Nach langem Ringen hat sich der Brasilianer Roberto Azevêdo im Rennen um den prominenten Chefposten bei der Welthandelsorganisation (WTO) durchgesetzt. Der US-kritische Karrierediplomat konnte eine klare Mehrheit der 159 WTO-Mitgliedstaaten hinter sich bringen. Offiziell soll das Ergebnis an diesem Mittwoch in Genf mitgeteilt werden.
Im Interesse der Entwicklungsländer
SRF-Wirtschaftsredaktorin Maren Peters sagt, der Brasilianer habe es geschafft, viele Länder hinter sich zu versammeln. China, Russland, Indien, natürlich Brasilien, Südafrika und viele Länder in Lateinamerika, Asien und Afrika haben ihn gewählt. «Ihm hat geholfen, dass er als Diplomat in Genf gegen Agrarsubventionen in westlichen Staaten gekämpft hat. Vor allem gegen Baumwollsubventionen in den USA und Zuckersubventionen in der EU.» Das sei den Interessen der Entwicklungsländer entgegengekommen. Diese wollen ihre Agrarprodukte in der westlichen Welt verkaufen.
Bei der WTO gilt der Grundsatz: Ein Land – eine Stimme. Deshalb ist nicht ins Gewicht gefallen, dass die grossen Handelsblöcke wie die EU und die USA nicht für ihn gestimmt haben.
«Die Chancen stehen gut, dass er die Gräben zwischen den WTO-Ländern schliessen kann», sagt Peters. Allerdings habe Azevêdo ein Handicap: Er hat in der Vergangenheit ein Land vertreten, das die Grenzen gegenüber der Konkurrenz eher abschotten wollte. «In seinem neuen Amt muss er aber für das Gegenteil eintreten.

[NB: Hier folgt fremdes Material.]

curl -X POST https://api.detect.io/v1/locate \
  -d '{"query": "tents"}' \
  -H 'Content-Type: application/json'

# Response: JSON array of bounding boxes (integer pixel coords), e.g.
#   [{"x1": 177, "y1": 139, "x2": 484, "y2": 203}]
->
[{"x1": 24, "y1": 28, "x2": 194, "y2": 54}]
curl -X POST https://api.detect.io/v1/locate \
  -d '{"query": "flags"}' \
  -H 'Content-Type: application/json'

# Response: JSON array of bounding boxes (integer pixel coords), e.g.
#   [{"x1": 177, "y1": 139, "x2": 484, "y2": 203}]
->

Er muss für freie Märkte kämpfen, und will das auch tun», sagt Peters.
Ein festgefahrenes Erbe
Seinem Vorgänger Pascal Lamy ist es nicht gelungen, die globale Freihandelsrunde zu Ende zu bringen. Diese Aufgabe liegt nun in den Händen Azevêdos. Die Freihandelsrunde, die so genannte Doha-Runde, sei ein Kernziel der WTO, sagt Peters. «Es geht darum, Handelserleichterungen für 159 Mitgliedsländer auszuhandeln. Zölle, Subventionen und andere Handelshürden weiter abzubauen.»
Es ist ein anspruchsvolles Erbe, denn die Verhandlungen sind seit Jahren festgefahren. Die Interessen der einzelnen Länder liegen zu weit auseinander. Die Industrieländer wollen Industrieprodukte verkaufen und die Länder im Süden sind daran interessiert, ihre Agrarprodukte in den Norden zu verkaufen.